Anies menyatakan DKI bakal mencoba untuk menyusun setiap aset yang menjadi pekerjaan rumah (PR) DKI di LHP BPK 2018. Adapun pencatatan aset yang perlu dibenahi DKI ialah aset di atas tahun 2017.

"Masalah yang menantang adalah penataan aset ini umumnya temuan dari 2017 ke belakang yang menjadi PR kita akan mencoba menyelesaikan ini semua 15 Maret lebih awal dari batas akhir," kata dia.

Sementara itu, Kepala Inspektorat Pemprov DKI Michael menyatakan salah satu fokus DKI tahun ini dalam pemeriksaan adalah soal pencatatan aset. Ia mengatakan sejauh ini ada hampir Rp500 trilun aset DKI yang sudah tercatat dan masih terus dibenahi.

"Total aset Pemprov DKI saat ini nilai nya sekitar Rp494,75 trilun. Dengan perincian untuk nilai aset tetapnya mencapai sekitar Rp424,79 triliun," kata Michael kepada CNNIndonesia.com, Senin (4/2).


Jumlah ini, kata Michael, masih bisa bertambah menyusul banyaknya pencatatan yang belum terekam. Adapun aset yang belum tercatat biasanya merupakan aset lama seperti aset tahun 1970-an. Pada umumnya, kata dia, para Satuan Kerja Perangkat Dinas (SKPD) hanya mencatatkan nilai seadanya.

"Biasanya teman-teman SKPD menuliskan Rp1 karena memang sudah lama. Nah ini kita ini nilai lagi secara wajar kita punya nilai jual objek pajak (NJOP) dan taksiran dana. Yang penting adalah kita mencoba dan representasikan yang wajar," ucap dia.

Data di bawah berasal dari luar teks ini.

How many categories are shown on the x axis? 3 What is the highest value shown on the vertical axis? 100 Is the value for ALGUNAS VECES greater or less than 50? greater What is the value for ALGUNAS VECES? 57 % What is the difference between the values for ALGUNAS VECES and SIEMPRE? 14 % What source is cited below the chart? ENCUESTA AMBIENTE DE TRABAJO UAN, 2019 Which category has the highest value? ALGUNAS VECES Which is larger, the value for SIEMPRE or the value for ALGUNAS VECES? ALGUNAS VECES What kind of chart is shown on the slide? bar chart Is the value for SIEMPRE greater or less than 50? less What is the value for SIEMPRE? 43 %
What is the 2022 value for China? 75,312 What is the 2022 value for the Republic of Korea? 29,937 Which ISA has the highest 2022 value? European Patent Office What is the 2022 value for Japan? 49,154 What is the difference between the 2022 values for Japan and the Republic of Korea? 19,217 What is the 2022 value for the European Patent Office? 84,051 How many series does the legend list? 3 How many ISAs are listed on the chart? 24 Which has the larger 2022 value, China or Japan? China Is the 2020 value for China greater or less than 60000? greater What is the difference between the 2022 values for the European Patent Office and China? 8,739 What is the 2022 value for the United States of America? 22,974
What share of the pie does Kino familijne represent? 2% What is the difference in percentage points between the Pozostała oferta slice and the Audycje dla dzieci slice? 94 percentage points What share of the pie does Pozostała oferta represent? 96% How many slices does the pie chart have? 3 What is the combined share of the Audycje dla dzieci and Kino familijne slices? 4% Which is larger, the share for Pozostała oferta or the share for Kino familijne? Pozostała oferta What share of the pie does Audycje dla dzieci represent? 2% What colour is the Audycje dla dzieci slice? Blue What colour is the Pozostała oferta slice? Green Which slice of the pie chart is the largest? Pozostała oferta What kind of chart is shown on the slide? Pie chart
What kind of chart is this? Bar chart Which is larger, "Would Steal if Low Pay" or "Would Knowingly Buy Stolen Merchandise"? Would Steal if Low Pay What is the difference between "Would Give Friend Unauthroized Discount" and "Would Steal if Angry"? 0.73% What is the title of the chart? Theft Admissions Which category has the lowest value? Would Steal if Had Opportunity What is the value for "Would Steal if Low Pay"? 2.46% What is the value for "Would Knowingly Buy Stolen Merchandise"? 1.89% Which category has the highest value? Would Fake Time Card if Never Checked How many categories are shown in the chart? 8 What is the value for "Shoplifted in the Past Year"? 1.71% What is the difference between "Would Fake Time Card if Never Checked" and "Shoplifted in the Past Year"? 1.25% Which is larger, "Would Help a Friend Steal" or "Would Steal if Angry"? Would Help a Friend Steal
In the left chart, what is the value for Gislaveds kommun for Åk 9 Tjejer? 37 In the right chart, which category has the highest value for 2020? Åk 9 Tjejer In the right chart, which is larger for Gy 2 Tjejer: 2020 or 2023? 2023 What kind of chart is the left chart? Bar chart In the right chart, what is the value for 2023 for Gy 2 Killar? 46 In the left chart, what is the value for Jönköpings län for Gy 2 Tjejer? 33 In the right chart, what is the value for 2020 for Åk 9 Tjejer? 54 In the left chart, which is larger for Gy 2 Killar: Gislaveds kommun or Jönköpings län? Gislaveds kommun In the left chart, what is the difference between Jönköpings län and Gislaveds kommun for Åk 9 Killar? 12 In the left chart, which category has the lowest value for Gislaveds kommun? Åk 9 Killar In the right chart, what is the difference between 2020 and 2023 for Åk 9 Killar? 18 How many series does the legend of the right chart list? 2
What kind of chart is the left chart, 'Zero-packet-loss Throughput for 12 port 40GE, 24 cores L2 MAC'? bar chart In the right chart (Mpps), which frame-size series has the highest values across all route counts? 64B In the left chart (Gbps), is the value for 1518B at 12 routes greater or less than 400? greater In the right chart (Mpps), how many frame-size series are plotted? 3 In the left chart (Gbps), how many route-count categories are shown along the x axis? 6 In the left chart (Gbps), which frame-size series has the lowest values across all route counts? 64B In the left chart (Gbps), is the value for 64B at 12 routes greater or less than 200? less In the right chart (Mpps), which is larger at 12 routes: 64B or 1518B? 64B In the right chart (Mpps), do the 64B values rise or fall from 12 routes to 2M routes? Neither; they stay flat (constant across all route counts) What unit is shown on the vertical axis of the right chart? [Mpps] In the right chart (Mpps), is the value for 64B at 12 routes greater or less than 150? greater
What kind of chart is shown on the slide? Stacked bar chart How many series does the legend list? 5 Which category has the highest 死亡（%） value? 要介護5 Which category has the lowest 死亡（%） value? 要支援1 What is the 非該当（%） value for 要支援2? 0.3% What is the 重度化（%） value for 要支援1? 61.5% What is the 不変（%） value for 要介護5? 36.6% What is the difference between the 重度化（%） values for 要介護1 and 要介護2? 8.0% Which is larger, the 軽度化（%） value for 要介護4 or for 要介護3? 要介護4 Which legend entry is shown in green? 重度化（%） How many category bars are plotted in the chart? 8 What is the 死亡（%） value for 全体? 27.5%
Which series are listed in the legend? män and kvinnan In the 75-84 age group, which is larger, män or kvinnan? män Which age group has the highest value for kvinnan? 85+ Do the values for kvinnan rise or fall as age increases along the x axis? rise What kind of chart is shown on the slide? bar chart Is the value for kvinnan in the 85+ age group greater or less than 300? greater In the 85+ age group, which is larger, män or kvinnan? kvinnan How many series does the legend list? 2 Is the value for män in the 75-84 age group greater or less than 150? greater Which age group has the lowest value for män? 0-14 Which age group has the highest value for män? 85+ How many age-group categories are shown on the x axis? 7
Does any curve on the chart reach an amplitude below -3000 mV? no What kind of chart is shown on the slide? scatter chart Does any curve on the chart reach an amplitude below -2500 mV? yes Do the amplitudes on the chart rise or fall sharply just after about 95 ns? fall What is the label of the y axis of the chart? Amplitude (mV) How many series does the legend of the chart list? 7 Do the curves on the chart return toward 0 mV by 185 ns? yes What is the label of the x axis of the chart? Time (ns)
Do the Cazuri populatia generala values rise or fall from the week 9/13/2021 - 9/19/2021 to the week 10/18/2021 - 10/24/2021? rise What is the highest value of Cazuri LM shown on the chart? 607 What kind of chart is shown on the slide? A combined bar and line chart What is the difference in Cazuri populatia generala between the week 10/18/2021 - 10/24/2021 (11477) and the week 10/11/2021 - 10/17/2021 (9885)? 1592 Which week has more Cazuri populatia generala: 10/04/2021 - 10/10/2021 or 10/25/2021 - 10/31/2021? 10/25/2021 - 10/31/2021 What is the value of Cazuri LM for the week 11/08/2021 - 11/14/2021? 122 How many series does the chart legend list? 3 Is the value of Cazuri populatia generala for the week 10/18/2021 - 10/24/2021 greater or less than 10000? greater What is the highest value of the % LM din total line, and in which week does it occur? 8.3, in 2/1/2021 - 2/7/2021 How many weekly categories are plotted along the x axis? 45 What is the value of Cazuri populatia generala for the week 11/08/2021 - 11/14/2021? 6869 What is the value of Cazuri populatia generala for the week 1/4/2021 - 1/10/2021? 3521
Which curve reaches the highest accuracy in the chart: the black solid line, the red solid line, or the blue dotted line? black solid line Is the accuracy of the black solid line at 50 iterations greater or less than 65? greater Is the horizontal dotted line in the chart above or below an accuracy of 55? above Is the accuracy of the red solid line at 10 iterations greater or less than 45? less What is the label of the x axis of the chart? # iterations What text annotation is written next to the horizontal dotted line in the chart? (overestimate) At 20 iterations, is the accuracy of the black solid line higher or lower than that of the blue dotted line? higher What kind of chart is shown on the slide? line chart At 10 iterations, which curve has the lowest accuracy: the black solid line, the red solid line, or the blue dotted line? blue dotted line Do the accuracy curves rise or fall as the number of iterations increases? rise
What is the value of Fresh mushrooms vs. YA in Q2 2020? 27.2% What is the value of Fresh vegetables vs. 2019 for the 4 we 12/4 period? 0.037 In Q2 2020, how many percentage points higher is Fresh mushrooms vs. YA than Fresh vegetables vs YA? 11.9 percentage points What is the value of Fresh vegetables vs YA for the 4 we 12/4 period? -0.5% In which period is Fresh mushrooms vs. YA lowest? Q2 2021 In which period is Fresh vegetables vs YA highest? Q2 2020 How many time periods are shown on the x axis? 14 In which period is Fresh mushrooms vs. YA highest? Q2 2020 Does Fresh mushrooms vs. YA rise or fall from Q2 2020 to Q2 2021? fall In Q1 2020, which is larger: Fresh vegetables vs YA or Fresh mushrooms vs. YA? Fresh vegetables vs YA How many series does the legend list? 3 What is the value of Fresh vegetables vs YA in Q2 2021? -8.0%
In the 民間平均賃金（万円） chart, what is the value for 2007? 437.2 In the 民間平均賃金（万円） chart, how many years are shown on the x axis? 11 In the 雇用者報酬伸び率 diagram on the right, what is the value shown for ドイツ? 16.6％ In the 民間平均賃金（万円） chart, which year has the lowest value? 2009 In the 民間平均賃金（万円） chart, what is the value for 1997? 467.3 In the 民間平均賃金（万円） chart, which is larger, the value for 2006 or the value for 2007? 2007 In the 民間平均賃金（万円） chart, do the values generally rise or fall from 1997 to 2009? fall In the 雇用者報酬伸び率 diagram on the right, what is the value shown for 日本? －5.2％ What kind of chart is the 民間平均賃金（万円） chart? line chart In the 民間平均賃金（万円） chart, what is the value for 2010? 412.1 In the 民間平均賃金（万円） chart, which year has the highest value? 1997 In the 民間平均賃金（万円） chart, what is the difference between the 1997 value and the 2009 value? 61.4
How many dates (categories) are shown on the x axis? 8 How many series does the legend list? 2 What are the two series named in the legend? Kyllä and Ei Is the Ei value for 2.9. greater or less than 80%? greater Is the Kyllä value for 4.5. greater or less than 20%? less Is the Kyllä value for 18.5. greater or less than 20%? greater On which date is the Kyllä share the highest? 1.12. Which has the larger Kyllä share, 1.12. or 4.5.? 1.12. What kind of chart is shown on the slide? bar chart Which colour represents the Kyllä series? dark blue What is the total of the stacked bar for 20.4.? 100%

Selanjutnya yang menjadi salah satu sorotan LHP BPK 2018 adalah terkait pencatatan angka aset lahan Sumber Waras dan lahan Cengkareng. Michael mengatakan sejauh ini proses sudah ditangani oleh Dinas Kesehatan DKI dan Biro Hukum DKI jakarta.

"Jadi kita jelasin nantinya kronologinya, apakah nanti akan dkembalikan oleh yayasan itu nanti. Kami masuk dari sisi penyajian laporan," kata dia.

Terakhir, Michael memastikan bahwa setiap jalannya tim 'Road to Retain WTP' akan terus dipantau oleh Anies. Pihaknya akan terus mengadakan pertemuan seperti yang dilaksanakan Sandi dulu saat memimpin 'Road to WTP'.

"Tiap minggu akan melakukan pertemuan rapat membahas permasalahan yang perlu kita selesaikan dalam meeting dan progresnya kita selesaikan per minggu," tutur dia.